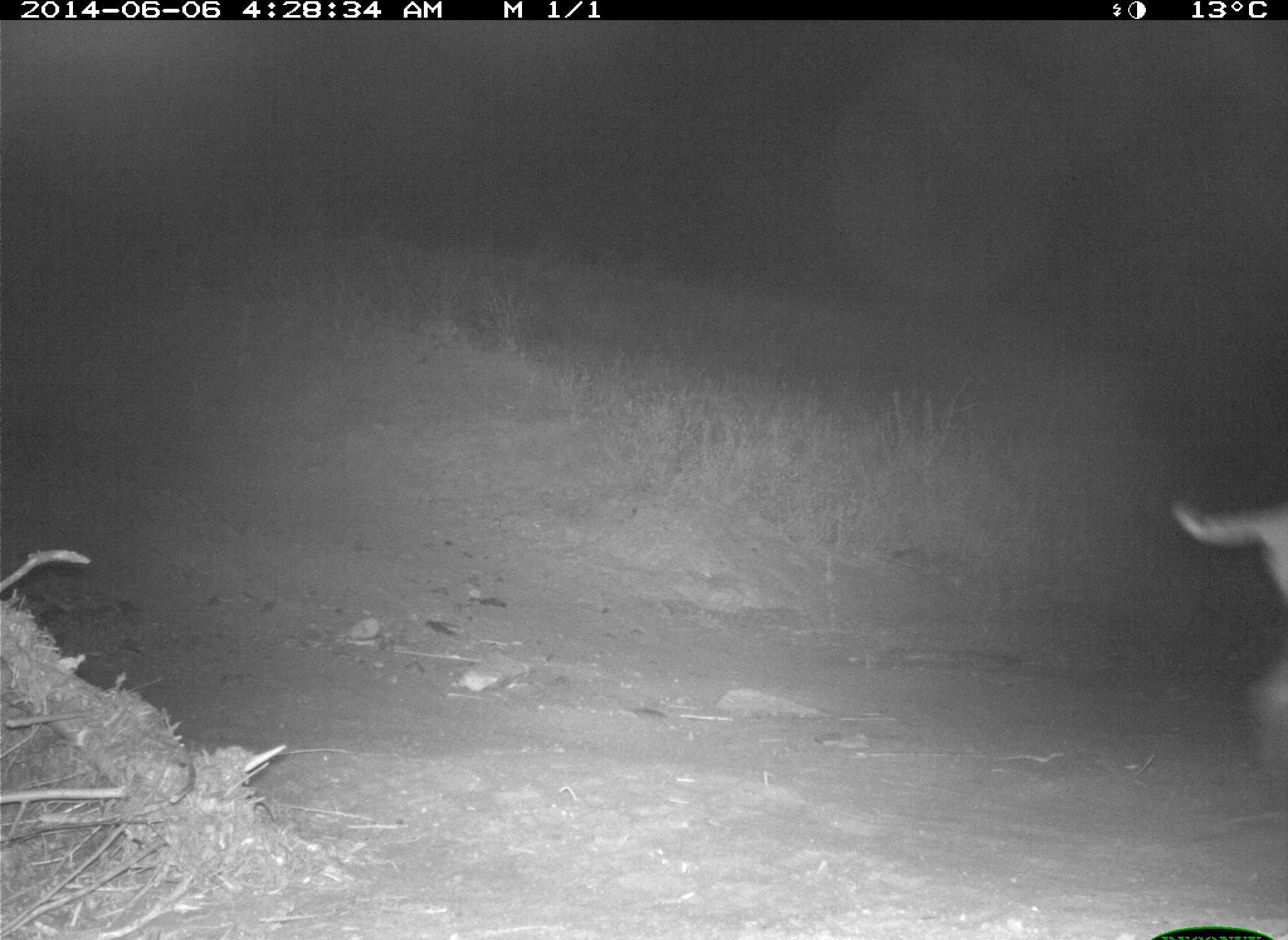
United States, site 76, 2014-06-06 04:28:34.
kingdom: Animalia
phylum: Chordata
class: Mammalia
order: Carnivora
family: Felidae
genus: Lynx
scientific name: Lynx rufus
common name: bobcat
Bobcat (Lynx rufus).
☆ ☆ ☆ ☆ ☆ ☆ ☆
▸ Instructions to follow: The reply must consist solely of the lines from the one containing "order: Carnivora" through the last line in the material above, reproduced exactly.

▸ Response area:
order: Carnivora
family: Felidae
genus: Lynx
scientific name: Lynx rufus
common name: bobcat
Bobcat (Lynx rufus).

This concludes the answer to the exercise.